Au programme cette année, en vrac : onze longs-métrages en compétition, une rétrospective danse et cinéma, un hommage à Godard ou encore une carte blanche au Festival de Pékin. Il était une fois le cinéma y sera à partir du 26.

Ils sont nombreux à être passés par là, et pas des moindres : Fatih Akin, Athina Rachel Tsangari (révélée en 2011 par Attenberg), Arnaud Depleschin, Xavier Beauvois ou encore Suzanne Bier, tous ont fait leurs premières armes au désormais célèbre festival d’Angers. Depuis 1989, Premiers Plans poursuit sa vocation de défricheur de talents, ainsi que de passeur de patrimoine cinématographique. En 2012, l’événement est présidé par Christophe Honoré, qui connaît bien la manifestation depuis sa participation en 1996 en tant que stagiaire à la programmation. Dix jours donc de compétition et parcours libres, dix jours de longs et courts-métrages, films d’animation, films d’école, rétrospectives et séances spéciales, tous soigneusement sélectionnés parmi plus de 2000 documents reçus pour l’occasion.

Premiers Plans s’est ouvert vendredi avec la projection en avant-première du très attendu film de Patricia Mazuy, Sport de filles, et se clôturera samedi prochain par 38 combats, le nouvel opus de Lucas Belvaux, toujours présenté en exclusivité. Entre les deux, il y a, et c’est peu de le dire, de quoi faire. Bien sûr, on attend avec impatience de découvrir les premiers longs et courts-métrages européens, où ressortent déjà les noms d’Oslo, 31 août de Joachim Trier et de Portrait au crépuscule d’Anguelina Nikonova, lauréat de la Flèche de Cristal au Festival de cinéma européen des Arcs. Les sections « Plans animés » et « 3D relief » devraient permettre de se faire une idée de l’état de la production cinéma actuelle en matière d’animation, tandis que « Figures Libres », qui regroupe des premières œuvres réalisées hors contraintes et formats, offrira sans nul doute un regard original sur des œuvres peu visibles ailleurs. Citons déjà Nana de Valérie Massadian, qui avait fait grande impression sur Pauline Labadie au dernier Festival International du Film Francophone de Namur.

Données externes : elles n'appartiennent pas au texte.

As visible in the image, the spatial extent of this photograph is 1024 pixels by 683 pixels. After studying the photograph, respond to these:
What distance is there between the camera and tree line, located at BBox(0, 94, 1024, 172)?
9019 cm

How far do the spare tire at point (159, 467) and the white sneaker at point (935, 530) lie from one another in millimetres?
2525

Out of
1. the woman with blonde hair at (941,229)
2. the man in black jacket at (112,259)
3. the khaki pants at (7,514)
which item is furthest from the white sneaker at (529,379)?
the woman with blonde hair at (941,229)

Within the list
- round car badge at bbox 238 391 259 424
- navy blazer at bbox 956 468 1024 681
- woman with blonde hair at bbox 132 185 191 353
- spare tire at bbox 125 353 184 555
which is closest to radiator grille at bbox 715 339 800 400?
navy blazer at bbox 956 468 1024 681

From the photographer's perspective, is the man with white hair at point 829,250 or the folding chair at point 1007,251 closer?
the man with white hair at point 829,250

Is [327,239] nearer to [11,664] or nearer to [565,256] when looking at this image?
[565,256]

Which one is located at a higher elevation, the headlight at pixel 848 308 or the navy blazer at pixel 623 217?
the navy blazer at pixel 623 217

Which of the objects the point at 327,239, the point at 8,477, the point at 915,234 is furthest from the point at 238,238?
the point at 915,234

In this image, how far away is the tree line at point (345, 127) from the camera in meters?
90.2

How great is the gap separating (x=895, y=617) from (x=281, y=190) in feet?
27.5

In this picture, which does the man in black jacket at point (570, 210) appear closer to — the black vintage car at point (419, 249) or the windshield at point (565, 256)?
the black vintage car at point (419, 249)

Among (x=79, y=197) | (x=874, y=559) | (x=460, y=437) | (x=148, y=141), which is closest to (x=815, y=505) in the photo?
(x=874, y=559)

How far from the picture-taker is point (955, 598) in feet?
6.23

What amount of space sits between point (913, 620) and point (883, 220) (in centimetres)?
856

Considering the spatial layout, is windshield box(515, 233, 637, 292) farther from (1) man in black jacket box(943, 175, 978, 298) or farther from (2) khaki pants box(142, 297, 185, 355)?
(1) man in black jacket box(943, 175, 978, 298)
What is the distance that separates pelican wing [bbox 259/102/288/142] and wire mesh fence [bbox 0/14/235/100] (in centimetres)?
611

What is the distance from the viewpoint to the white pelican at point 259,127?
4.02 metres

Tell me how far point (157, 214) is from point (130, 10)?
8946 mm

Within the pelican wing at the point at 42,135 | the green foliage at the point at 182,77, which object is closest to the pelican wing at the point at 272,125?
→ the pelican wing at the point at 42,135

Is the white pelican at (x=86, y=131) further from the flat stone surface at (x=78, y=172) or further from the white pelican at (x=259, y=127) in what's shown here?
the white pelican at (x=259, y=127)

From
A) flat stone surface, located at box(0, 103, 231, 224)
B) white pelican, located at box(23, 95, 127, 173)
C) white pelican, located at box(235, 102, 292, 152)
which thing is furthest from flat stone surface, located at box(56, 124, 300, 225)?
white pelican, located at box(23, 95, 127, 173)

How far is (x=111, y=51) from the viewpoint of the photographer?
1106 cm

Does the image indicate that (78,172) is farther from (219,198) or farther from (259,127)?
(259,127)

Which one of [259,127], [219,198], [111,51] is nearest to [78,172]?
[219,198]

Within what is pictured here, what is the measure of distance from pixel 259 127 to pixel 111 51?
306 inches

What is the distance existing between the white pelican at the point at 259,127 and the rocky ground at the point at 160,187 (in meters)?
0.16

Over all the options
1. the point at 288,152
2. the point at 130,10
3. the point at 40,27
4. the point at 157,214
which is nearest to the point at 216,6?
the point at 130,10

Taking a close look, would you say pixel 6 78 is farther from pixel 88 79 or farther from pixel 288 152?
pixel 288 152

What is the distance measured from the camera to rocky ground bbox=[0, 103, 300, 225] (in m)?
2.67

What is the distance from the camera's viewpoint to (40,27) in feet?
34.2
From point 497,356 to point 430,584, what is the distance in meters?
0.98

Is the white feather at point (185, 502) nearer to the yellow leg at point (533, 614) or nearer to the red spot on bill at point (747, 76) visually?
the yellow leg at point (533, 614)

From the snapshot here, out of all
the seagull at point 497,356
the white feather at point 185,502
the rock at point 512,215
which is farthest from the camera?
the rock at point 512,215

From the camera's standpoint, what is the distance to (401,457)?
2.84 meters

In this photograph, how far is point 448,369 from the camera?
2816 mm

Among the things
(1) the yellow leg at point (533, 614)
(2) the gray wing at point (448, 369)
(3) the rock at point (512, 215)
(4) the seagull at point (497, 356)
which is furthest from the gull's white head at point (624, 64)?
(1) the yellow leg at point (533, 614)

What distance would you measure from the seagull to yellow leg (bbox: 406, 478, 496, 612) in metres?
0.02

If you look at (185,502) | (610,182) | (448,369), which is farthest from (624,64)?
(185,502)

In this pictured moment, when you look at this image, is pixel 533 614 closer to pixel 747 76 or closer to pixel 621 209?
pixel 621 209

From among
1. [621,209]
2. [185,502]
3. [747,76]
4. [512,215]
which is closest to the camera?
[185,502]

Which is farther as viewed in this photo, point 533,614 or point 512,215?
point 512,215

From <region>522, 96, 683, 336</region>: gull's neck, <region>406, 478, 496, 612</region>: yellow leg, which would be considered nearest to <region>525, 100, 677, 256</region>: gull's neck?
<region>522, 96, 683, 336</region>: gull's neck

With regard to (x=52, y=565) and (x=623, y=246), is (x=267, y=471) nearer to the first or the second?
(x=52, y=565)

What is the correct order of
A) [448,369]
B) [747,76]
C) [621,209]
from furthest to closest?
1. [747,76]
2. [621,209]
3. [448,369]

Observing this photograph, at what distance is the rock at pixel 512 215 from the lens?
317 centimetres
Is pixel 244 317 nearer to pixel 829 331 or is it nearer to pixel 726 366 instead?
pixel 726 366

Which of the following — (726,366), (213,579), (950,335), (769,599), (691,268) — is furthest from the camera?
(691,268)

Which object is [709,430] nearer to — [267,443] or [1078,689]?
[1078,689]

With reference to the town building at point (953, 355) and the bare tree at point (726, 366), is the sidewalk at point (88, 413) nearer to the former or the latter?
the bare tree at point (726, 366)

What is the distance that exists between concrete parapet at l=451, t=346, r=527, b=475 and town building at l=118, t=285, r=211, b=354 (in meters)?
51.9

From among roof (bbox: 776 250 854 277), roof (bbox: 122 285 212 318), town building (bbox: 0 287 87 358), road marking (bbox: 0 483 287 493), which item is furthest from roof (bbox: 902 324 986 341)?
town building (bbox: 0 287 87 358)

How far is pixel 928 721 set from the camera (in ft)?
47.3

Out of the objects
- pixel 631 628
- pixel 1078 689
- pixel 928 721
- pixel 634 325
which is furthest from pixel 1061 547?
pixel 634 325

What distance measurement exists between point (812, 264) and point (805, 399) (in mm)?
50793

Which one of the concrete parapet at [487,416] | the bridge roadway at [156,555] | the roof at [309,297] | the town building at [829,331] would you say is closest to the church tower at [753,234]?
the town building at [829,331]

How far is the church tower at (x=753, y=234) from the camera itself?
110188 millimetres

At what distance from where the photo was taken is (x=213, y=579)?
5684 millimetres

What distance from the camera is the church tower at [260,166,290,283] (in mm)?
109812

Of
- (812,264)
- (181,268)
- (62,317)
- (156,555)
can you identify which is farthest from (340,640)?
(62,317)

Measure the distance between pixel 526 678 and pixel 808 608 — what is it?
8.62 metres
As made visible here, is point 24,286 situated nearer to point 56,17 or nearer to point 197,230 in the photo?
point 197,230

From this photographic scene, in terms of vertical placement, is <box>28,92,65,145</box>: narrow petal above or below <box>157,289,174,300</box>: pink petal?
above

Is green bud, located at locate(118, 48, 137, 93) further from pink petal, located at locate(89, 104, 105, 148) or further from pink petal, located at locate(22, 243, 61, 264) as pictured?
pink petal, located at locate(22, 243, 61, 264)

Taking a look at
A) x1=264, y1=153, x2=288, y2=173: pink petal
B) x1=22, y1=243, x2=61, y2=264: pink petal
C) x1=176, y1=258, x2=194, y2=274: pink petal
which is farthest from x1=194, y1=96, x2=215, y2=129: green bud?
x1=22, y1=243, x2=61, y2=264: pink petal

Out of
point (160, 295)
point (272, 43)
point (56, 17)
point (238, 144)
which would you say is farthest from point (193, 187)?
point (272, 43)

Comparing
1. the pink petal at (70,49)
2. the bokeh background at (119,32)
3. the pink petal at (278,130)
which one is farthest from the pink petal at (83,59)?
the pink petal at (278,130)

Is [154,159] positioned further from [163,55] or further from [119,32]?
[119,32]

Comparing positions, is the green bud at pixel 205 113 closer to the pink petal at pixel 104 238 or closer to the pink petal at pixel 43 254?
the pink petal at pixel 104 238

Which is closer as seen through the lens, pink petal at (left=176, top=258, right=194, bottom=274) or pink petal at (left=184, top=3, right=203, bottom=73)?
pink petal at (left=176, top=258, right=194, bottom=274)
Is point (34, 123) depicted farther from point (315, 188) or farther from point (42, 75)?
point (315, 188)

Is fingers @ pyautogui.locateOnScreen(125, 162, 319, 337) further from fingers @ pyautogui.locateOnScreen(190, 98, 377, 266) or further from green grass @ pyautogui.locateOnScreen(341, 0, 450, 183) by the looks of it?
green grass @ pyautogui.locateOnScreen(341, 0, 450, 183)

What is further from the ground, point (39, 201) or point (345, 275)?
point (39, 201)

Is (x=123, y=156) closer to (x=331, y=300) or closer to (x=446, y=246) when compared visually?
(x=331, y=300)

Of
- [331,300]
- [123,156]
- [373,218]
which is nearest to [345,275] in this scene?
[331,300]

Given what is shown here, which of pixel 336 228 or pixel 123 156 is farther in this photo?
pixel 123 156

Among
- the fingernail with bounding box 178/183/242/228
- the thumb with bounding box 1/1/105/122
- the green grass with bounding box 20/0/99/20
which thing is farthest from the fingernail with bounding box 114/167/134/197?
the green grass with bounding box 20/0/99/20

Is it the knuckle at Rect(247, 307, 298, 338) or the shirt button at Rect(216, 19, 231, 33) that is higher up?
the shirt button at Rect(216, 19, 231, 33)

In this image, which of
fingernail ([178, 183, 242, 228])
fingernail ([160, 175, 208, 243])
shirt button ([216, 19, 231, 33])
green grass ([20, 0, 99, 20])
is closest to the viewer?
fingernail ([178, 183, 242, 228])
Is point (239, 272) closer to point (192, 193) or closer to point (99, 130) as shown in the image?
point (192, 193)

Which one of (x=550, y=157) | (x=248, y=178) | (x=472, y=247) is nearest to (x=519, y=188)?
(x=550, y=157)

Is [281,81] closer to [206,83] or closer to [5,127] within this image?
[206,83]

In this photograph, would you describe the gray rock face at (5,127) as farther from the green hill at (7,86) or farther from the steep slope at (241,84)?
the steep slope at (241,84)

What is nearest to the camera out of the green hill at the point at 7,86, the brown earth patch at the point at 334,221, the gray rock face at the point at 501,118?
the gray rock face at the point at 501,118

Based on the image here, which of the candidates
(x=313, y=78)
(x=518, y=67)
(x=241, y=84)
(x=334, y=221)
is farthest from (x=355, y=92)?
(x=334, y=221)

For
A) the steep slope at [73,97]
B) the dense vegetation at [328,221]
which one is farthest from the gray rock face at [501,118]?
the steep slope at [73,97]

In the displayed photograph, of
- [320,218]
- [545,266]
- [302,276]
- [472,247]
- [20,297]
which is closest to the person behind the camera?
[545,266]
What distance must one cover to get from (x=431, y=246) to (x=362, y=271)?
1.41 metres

C’est dans la section « Plans suivants » que l’on verra avec une curiosité teintée d’excitation le deuxième film de Sophie Letourneur après sa Vie au ranch, mais aussi celui de Guillaume Brac, Un monde sans femmes, déjà adoubé avant sa sortie le 8 février par une partie de l’équipe. Les inconditionnels et les autres pourront réviser leurs classiques avec une immense rétrospective Godard, intitulée « De Godard à JLG » et qui, d’A bout de souffle à Film Socialisme, pourrait bien rappeler que l’on ne connaît pas encore sur le bout des doigts l’un des cinéastes les plus importants de tous les temps. Il en va de même avec Alan Clarke, enfin reconnu en France, qui a également les honneurs d’une sélection de courts et longs-métrages, après la parution récente d’un coffret DVD aux éditions Potemkine. Citons encore la section « Danse et cinéma », ou encore l’hommage rendu à Jorge Semprun avec la projection de Z (Costa-Gavras) et La guerre est finie (Resnais), films dont l’auteur espagnol disparu en juin dernier avait signé les scénarios.

Enfin, de belles surprises devraient ressortir de la sélection « Beijing First Film Festival », qui regroupe grâce à un partenariat un programme de courts-métrages et cinq longs chinois révélés au Festival de Pékin, où une délégation d’Angers composée de Julie Gayet, Athina Rachel Tsangari et le Roumain Bogdan George Apetri avait présenté en octobre-novembre dernier 7 premiers longs métrages et 12 courts métrages européens.